EXTRACT:

▶

I'd really like to hear from Joseph on this.  He's got *far* more
experience in evaluating stuff in this space than I do and is almost
certainly going to be able to give a more informed opinion than myself.

I believe he's digging out from some time off, so it might be a little
while before he can respond.

jeff
>

Patch

diff --git a/libgcc/libgcc2.c b/libgcc/libgcc2.c
index 763b5fabd512d4efd3ca007d9a96d8778a5de422..9bc0168281dac231aeb4d7b9852a24e61128b77a 100644
--- a/libgcc/libgcc2.c
+++ b/libgcc/libgcc2.c
@@ -2033,58 +2033,75 @@  CONCAT3(__mul,MODE,3) (MTYPE a, MTYPE b, MTYPE c, MTYPE d)
 #if defined(L_divhc3) || defined(L_divsc3) || defined(L_divdc3) \
     || defined(L_divxc3) || defined(L_divtc3)
 
+
+/* Complex division x/y, where
+	a = real (x)
+	b = imag (x)
+	c = real (y)
+	d = imag (y)
+*/
 CTYPE
 CONCAT3(__div,MODE,3) (MTYPE a, MTYPE b, MTYPE c, MTYPE d)
 {
-  MTYPE denom, ratio, x, y;
+  MTYPE e, f, r, t;
   CTYPE res;
 
-  /* ??? We can get better behavior from logarithmic scaling instead of
-     the division.  But that would mean starting to link libgcc against
-     libm.  We could implement something akin to ldexp/frexp as gcc builtins
-     fairly easily...  */
-  if (FABS (c) < FABS (d))
+  inline void improved_internal (MTYPE a, MTYPE b, MTYPE c, MTYPE d)
+  {
+    r = d/c;
+    t = 1.0 / (c + (d * r));
+
+    if (r != 0)
     {
-      ratio = c / d;
-      denom = (c * ratio) + d;
-      x = ((a * ratio) + b) / denom;
-      y = ((b * ratio) - a) / denom;
+      e = (a + (b * r)) * t;
+      f = (b - (a * r)) * t;
     }
-  else
+    /* Changing the order of operations avoids the underflow of r impacting
+    the result. */
+    else
     {
-      ratio = d / c;
-      denom = (d * ratio) + c;
-      x = ((b * ratio) + a) / denom;
-      y = (b - (a * ratio)) / denom;
+      e = (a + (d * (b / c))) * t;
+      f = (b - (d * (a / c))) * t;
     }
+  }
+
+  if (FABS (d) <= FABS (c))

◀

INSTRUCTION:
Answer these questions about the excerpt above:
(a) Why might it be a little while before Joseph can respond?
(b) In the comment the patch adds, which variable stands for the imaginary part of y?
(c) Which file does the patch modify?

Data records:
▶

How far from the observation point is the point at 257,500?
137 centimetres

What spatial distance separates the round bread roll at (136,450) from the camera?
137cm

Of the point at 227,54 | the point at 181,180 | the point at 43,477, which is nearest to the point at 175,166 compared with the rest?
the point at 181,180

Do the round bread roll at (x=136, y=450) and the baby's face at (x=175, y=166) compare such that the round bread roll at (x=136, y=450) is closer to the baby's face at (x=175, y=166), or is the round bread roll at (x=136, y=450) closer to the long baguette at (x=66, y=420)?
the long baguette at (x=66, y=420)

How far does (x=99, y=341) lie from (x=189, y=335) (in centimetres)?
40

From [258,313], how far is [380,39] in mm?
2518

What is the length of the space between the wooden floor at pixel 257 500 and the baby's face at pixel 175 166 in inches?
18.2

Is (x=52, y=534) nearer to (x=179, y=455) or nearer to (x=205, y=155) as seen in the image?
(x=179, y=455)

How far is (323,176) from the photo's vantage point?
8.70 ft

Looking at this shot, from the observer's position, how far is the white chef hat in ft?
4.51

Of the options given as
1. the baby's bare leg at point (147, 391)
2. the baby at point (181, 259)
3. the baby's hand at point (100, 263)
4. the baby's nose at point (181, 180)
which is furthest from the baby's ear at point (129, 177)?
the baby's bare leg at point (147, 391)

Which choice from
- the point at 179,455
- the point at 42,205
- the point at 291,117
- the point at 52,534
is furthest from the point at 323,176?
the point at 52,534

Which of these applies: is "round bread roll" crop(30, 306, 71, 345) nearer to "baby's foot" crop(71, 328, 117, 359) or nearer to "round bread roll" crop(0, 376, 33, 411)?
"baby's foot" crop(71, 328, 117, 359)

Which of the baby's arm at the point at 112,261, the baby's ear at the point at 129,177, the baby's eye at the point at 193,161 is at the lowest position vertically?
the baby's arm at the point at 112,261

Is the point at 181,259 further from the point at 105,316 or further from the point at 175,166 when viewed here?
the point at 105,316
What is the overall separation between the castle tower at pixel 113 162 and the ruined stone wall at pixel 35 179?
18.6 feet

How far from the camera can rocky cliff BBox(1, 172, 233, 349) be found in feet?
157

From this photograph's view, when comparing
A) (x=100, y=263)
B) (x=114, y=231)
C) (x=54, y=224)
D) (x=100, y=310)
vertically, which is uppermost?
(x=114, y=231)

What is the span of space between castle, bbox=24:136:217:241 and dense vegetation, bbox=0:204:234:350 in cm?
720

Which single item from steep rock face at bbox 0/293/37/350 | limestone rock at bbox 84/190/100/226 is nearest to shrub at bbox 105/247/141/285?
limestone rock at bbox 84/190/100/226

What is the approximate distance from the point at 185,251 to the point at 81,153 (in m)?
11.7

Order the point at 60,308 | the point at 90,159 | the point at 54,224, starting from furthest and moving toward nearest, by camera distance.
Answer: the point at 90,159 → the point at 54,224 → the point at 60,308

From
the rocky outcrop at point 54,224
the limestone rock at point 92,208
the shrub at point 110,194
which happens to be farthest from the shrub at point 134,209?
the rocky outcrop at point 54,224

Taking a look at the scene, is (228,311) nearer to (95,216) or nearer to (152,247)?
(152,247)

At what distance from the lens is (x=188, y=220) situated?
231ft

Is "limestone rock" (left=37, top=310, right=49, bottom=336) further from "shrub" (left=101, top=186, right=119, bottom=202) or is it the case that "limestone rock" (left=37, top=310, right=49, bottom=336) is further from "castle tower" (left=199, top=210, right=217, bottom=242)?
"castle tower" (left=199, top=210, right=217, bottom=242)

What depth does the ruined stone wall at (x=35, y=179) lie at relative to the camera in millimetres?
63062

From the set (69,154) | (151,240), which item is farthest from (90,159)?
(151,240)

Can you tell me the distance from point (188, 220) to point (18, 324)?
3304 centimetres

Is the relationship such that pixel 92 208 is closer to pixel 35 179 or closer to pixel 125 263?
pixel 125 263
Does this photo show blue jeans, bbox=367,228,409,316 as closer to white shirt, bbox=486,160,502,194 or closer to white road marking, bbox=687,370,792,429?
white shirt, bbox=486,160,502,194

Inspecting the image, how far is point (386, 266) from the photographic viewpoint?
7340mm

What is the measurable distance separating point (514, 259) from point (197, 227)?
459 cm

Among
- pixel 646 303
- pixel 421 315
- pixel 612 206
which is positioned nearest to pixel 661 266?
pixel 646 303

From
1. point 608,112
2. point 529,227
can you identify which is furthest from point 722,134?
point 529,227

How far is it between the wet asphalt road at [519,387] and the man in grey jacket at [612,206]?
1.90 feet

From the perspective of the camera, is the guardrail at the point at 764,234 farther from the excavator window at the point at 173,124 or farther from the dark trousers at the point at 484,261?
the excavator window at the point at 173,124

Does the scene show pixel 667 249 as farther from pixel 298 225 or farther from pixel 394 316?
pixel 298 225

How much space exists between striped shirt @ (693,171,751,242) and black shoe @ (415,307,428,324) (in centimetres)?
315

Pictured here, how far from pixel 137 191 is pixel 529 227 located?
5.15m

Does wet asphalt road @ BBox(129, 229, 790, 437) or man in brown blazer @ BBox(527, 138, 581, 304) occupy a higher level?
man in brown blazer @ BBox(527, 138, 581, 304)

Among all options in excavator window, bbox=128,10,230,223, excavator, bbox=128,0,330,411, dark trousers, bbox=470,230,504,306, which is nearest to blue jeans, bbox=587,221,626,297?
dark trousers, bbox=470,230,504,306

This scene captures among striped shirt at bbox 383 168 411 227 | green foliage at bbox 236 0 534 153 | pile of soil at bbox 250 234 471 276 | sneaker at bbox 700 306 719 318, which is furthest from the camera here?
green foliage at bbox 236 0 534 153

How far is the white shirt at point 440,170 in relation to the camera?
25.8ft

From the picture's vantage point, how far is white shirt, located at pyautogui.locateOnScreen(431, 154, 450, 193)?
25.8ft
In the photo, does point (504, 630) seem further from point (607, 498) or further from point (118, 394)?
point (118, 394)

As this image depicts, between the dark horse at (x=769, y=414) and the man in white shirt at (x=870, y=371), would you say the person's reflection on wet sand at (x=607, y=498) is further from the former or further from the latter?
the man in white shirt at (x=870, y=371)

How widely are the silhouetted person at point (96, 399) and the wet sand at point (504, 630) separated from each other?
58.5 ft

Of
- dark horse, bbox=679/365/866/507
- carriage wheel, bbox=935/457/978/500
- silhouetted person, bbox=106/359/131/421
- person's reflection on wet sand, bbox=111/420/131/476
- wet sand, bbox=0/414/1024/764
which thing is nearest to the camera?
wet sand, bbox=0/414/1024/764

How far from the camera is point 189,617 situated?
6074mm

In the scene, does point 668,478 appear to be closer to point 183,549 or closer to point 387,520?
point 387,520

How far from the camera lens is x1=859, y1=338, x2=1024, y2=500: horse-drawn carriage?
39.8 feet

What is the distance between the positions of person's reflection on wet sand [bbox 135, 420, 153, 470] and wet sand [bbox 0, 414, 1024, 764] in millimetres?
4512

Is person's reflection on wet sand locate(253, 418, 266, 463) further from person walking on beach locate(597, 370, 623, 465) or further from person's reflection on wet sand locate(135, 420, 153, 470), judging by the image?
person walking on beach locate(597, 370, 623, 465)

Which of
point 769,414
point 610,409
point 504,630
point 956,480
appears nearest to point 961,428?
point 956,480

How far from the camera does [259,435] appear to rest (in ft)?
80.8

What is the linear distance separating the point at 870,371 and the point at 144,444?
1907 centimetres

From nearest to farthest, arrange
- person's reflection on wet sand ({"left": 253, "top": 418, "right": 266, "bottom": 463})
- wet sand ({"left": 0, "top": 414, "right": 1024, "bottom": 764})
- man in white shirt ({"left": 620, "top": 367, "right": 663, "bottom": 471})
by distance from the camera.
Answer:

◀

ANSWER IN FULL:
(a) He is digging out from some time off.
(b) d
(c) libgcc/libgcc2.c